Tracking the Spread of Disease in Cities.

• Position: CONTAGION

Everyday travel within a city--especially commuting--is an important factor influencing the spread of certain diseases in urban settings, according to a study published in Nature Scientific Reports, which used aggregated mobile phone data to trace the spread of dengue, a mosquito-borne virus.

While many studies have linked human travel to the spread of disease over long distances, the current finding is notable for its granularity, tracking the path of contagion over shorter distances and times. Future research will be needed to determine whether the findings also apply to airborne diseases, such as the flu.

"Human mobility is an important factor in the vector-borne disease epidemics at the urban scales," says corresponding author Emanuele Massaro, a scientist with the Laboratory for Human-Environment Relations in Urban Systems at the Swiss Federal Institute of Technology. The new method, he notes, means that researchers looking at the issue on a city-wide basis "do not need very detailed tracking of individuals that could infringe on privacy, but [can still use] models that capture the key facet of mobility: commuting!"

To conduct the study, the researchers examined how different models of human movement fit with spread of dengue fever in Singapore during the outbreaks of 2013-14. Dengue fever is transmitted from mosquitoes to people; there are an estimated 50,000,000 human infections annually around the world, leading to about 500,000 hospitalizations and 25,000 deaths each year.

#### [What you will do]
1 > According to the article on tracking disease spread in cities, which virus did the study trace using aggregated mobile phone data?
2 > Resume the article on tracking disease spread in cities, picking up right after its last sentence.

#### [Provided material]

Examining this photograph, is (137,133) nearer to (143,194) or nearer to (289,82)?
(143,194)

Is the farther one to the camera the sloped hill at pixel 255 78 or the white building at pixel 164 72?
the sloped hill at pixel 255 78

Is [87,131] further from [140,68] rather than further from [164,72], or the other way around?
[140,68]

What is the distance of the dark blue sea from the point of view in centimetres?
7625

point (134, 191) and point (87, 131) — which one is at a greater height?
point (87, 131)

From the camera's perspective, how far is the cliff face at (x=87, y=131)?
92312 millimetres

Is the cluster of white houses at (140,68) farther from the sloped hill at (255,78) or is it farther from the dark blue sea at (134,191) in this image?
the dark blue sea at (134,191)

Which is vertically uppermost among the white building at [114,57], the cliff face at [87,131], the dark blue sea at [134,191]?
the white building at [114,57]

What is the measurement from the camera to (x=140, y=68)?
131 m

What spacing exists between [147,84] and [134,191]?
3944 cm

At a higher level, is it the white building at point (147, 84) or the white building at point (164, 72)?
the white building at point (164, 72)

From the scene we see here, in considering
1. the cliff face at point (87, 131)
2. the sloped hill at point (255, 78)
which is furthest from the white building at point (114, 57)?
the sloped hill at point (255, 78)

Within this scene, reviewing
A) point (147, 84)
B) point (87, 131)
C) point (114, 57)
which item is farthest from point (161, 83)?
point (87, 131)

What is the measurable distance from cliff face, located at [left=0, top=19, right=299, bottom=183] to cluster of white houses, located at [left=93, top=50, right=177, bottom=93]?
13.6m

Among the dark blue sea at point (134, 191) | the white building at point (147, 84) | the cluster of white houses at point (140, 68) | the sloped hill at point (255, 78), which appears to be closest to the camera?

#### [Set of answers]
1 > Dengue, a mosquito-borne virus.

2 >
Given health data about the spread of dengue fever in Singapore, the researchers created four models of human mobility in the city-state during this time. The models used data about the estimated number of mosquitoes per human and the mosquito bite rate. The researchers then evaluated which model of mobility corresponded best with the propagation of the illness.

The first model used anonymized call records for 2,300,000 people in Singapore from 2011, showing a typical pattern of population movement; the second model, by contrast, assumed random movement; the third model used a common probability distribution to estimate everyday movement of people; and the fourth model used census data showing home locations, then applied a paradigm of urban movement previously developed by scholars (a "radiation model") to estimate travel in Singapore. The researchers then ran a series of simulations for each model.

Given the numbers of mosquitoes and the infection rates, the...